Another note. The GF's kid aka "daughter" is the single snottiest, most antisocial ***** any has ever been exposed to(she's 12 now). She is better than EVERYONE. You could never believe a kid could be this bad. EVER. 

So here's where the problem comes in. All of our friends are at wits end. We can't take it anymore. The situation is so ****ing outside of reality. But this GF is the mega control freak type where you better not dare question her about anything or it's going to be war. Even worse she got him doing her bidding now. When they are around we can't even talk about reality. We all have to play fantasy land because Don's been such a good friend over the years no one wants to make things bad for him. 

What's the point of having close friends if you can't talk about real **** in life and you have to dodge all the obvious questions all the time? I truly believe this situation will run it's course and they will split. Once the GF uses him for all he's worth she'll be out but that could take 4-6 years in my guestimate. 

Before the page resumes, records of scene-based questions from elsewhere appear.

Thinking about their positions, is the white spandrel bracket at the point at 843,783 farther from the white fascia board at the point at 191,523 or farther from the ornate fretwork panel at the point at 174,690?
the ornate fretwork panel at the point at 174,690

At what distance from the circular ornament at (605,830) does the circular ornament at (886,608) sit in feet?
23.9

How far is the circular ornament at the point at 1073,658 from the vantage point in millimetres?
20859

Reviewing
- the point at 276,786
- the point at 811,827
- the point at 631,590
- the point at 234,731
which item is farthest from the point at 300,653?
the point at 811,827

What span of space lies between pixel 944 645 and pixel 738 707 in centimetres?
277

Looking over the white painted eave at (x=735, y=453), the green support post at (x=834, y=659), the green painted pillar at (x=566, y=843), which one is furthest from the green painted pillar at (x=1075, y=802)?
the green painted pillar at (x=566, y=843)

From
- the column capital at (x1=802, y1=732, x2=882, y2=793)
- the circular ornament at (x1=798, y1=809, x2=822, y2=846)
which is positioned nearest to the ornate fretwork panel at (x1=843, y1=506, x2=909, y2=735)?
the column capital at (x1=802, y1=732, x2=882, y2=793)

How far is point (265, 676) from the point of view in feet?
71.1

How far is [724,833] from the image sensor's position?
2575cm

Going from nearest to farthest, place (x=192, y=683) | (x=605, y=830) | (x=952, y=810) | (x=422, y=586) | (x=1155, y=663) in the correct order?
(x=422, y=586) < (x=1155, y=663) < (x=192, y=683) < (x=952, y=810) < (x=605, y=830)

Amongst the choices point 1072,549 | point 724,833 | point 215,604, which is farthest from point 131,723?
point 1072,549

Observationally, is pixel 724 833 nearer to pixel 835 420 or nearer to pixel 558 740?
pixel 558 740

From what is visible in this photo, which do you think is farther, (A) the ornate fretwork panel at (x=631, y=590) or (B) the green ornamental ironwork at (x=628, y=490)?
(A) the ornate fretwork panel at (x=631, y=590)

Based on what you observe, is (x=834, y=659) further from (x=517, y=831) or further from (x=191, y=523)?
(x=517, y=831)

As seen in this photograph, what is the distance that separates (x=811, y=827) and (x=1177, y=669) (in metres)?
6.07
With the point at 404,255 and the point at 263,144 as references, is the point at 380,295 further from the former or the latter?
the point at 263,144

My fear is my patience is running out and I'm going to mouth off and cause a huge rift. I don't want to lose him as a friend and I don't want to alienate my wife and I in that group of friends. What do you guys think? 


Final note: Don is extremely sensitive to this situation. He gets real defensive when you try to even approach it. IMO he's been brainwashed BAD.


----------



## GuyInColorado (Dec 26, 2015)

Have a frank conversation with him. Ask him if he's really happy. Ask him is the fcking he's getting worth the fcking he's taking?

He needs friends to give him a wake up call and let him know he can end this dysfunctional relationship with little cost.


----------



## aine (Feb 15, 2014)

I would ordinarily say that this is none of your business as Don is a grown man, but there have been cases of female sociopaths who control a guy, then alienate him from his family, friends to get her hands on the loot as it were. 
Perhaps, you and a group of friends should do an 'intervention' all at once, he wouldn't be able to ignore that. One on one will not work as he will just alienate you and say you are interfering. Include his parents also.


----------



## PersonInSpace (May 19, 2016)

So here's where it gets complicated. This guy is in so deep, that if any one friend approaches him that person will automatically be dead to him. He's in too deep. This is his "wife" and "daughter"(I just puked in my mouth a little) so he'll go defensive and choose them first. This GF and her kid are sociopaths. They are ****ing sick human beings. They don't represent any of the values in life that Don does. 

The only option would be an intervention as a group. Problem is 2 of the wives of the group actually like this girl. My wife IS NOT one of them. We believe these 2 wives like her because she is very establishment. They like that she is a party pooper. Why I don't know. But even fringe friends who aren't in that group that have hung out at social events are like "Yo what's up with that situation? Someone needs to say something". It's bad.

Now this isn't a new issue on earth. Friend/Sibling gets a significant other you can't ****ing stand. You learn to deal with it and many times stop being friends. I don't want to have to drop my closest group of friends at this stage in my life. Also me and Don started a podcast a few months ago that we really enjoy doing. It sucks because we do it a few times a month and everyone is always bugging us about when the new shows are coming out. So it's like a commitment thing I can't just walk away from without explanation.


----------



## PersonInSpace (May 19, 2016)

Oh another thing. She tries to get him to have interventions with his friends. They are awkward and stupid. He's never been like that before. She sits back and watches his friendships crumble around him. Don has lots of friends and she can't stand it. She never singles out a specific person she doesn't like but you can tell she wants the friends out of his life so she can have total control so she's brainwashing him to becoming unlike able. He's told me they fight all the time and they've been in relationship counseling for over a year.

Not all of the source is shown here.